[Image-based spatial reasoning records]

------------------------------------------------

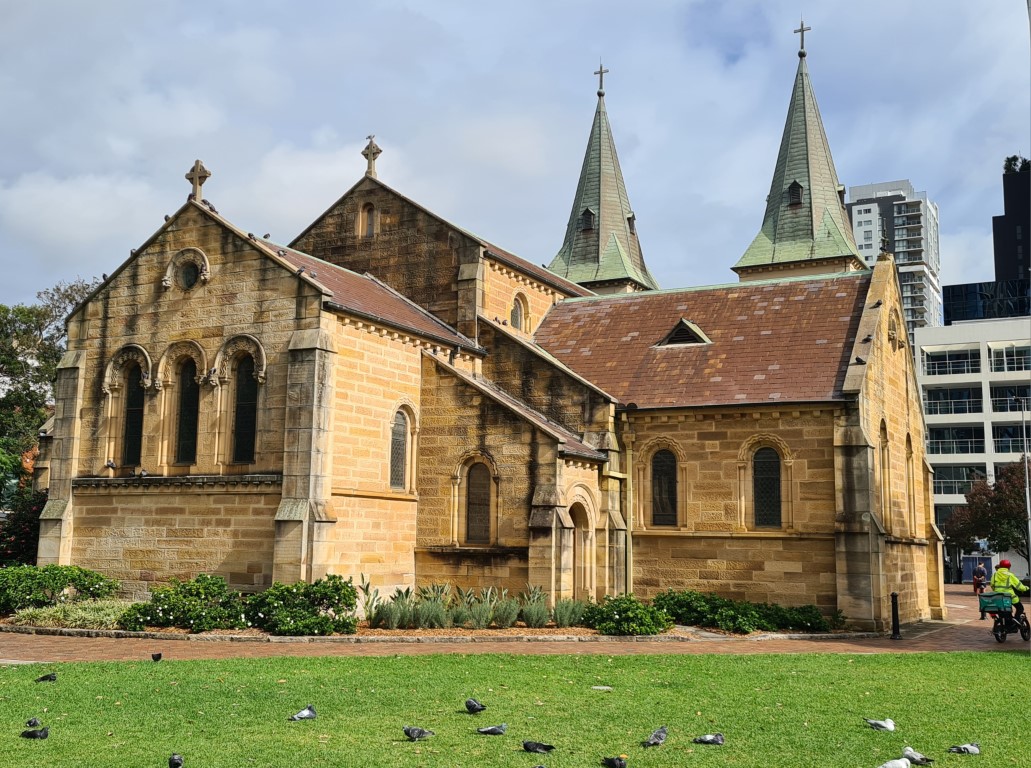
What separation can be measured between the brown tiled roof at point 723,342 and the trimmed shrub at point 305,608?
1040cm

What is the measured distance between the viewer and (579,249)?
52.1 meters

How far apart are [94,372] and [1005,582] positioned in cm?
2286

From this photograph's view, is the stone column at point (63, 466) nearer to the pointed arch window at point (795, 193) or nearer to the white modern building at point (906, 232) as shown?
the pointed arch window at point (795, 193)

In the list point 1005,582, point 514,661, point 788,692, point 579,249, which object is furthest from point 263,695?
point 579,249

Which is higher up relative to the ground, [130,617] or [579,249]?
[579,249]

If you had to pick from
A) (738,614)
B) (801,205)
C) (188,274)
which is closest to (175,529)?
(188,274)

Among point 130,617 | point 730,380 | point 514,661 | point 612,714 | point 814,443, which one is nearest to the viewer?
point 612,714

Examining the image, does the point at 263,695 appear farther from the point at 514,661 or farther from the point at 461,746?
the point at 514,661

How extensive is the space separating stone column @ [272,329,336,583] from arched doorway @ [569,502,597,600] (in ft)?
21.9

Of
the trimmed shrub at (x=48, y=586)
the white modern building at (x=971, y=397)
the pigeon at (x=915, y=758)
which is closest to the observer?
the pigeon at (x=915, y=758)

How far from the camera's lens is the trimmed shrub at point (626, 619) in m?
21.5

------------------------------------------------

Requirements
Update the records above by replacing every instance of "trimmed shrub" with "clipped hedge" and leaving all other text unchanged. Omit the pictures from the output.

Output of the exercise
What separation can be measured between the brown tiled roof at point 723,342 and the clipped hedge at point 305,608?
1040cm

What is the measured distance between the viewer and (579,249)?
52.1 meters

How far apart are [94,372] and [1005,582] positioned in cm?
2286

From this photograph's view, is the stone column at point (63, 466) nearer to the pointed arch window at point (795, 193) or nearer to the white modern building at point (906, 232) as shown?
the pointed arch window at point (795, 193)

In the list point 1005,582, point 514,661, point 788,692, point 579,249, which object is furthest from point 263,695?
point 579,249

Which is higher up relative to the ground, [130,617] or [579,249]?
[579,249]

If you had to pick from
A) (738,614)
B) (801,205)
C) (188,274)
which is closest to (175,529)?
(188,274)

Among point 130,617 | point 730,380 | point 514,661 | point 612,714 | point 814,443, which one is nearest to the viewer?
point 612,714

Examining the image, does the point at 263,695 appear farther from the point at 514,661 or farther from the point at 461,746?
the point at 514,661

How extensive is the space separating stone column @ [272,329,336,583] from arched doorway @ [569,502,597,600] (in ft)?
21.9

Of
the clipped hedge at (x=48, y=586)
the white modern building at (x=971, y=397)
the pigeon at (x=915, y=758)
which is closest to the observer?
the pigeon at (x=915, y=758)

How far from the camera's lens is the clipped hedge at point (626, 619) in m?
21.5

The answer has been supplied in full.